Spatial reasoning question entries
((
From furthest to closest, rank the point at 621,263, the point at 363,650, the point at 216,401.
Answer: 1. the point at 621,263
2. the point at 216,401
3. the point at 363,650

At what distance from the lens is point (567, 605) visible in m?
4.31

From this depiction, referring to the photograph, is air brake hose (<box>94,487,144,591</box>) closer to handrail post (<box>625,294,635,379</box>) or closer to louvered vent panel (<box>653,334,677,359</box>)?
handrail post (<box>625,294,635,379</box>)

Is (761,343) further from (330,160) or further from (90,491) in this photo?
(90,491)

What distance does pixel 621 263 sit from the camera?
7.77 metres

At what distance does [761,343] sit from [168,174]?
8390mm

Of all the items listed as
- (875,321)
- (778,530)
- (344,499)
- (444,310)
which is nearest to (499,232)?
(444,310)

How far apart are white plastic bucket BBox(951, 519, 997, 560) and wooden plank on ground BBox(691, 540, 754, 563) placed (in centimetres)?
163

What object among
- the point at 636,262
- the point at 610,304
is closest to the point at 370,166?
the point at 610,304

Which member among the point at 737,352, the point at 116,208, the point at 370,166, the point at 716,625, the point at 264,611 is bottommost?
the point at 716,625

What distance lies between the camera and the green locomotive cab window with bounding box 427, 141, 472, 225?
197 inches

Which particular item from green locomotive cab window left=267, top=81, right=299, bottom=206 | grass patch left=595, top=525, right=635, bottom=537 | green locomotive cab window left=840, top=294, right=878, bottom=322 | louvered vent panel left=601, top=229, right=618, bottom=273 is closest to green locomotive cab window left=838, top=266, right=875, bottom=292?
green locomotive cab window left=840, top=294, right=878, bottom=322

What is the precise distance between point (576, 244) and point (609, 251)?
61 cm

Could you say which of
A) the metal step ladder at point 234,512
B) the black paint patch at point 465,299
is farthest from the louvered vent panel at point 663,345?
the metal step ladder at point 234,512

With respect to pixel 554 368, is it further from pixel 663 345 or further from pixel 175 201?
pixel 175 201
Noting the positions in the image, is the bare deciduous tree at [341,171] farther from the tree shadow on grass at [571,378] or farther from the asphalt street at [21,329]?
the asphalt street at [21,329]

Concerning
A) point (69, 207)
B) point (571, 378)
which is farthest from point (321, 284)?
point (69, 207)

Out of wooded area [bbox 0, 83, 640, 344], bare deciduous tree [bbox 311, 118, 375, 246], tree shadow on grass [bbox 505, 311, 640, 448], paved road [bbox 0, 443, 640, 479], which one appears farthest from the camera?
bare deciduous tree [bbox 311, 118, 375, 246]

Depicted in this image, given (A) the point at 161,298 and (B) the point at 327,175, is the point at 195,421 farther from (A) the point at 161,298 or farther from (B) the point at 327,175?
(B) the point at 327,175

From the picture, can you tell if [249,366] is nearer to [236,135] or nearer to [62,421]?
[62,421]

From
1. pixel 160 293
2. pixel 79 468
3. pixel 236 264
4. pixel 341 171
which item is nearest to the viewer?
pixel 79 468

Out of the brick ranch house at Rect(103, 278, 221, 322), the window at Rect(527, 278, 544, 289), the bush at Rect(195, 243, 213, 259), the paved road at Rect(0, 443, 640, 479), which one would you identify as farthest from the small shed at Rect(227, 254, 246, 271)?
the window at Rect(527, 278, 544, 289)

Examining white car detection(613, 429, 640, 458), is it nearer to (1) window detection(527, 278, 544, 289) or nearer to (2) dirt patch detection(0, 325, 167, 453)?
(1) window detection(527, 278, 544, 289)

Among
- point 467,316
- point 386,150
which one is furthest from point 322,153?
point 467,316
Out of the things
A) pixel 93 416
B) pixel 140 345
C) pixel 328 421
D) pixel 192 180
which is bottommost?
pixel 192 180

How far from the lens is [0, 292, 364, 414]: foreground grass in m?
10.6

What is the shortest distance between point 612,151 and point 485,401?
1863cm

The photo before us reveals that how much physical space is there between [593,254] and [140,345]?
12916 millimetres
))
Copy out, word for word, the entries from the very first line through the line that contains "7.77 metres", both ends included.

Task answer.
From furthest to closest, rank the point at 621,263, the point at 363,650, the point at 216,401.
Answer: 1. the point at 621,263
2. the point at 216,401
3. the point at 363,650

At what distance from the lens is point (567, 605) visible in m?
4.31

From this depiction, referring to the photograph, is air brake hose (<box>94,487,144,591</box>) closer to handrail post (<box>625,294,635,379</box>) or closer to louvered vent panel (<box>653,334,677,359</box>)?
handrail post (<box>625,294,635,379</box>)

Is (761,343) further from (330,160) or further from (90,491) in this photo?
(90,491)

What distance does pixel 621 263 sit from the camera?
7.77 metres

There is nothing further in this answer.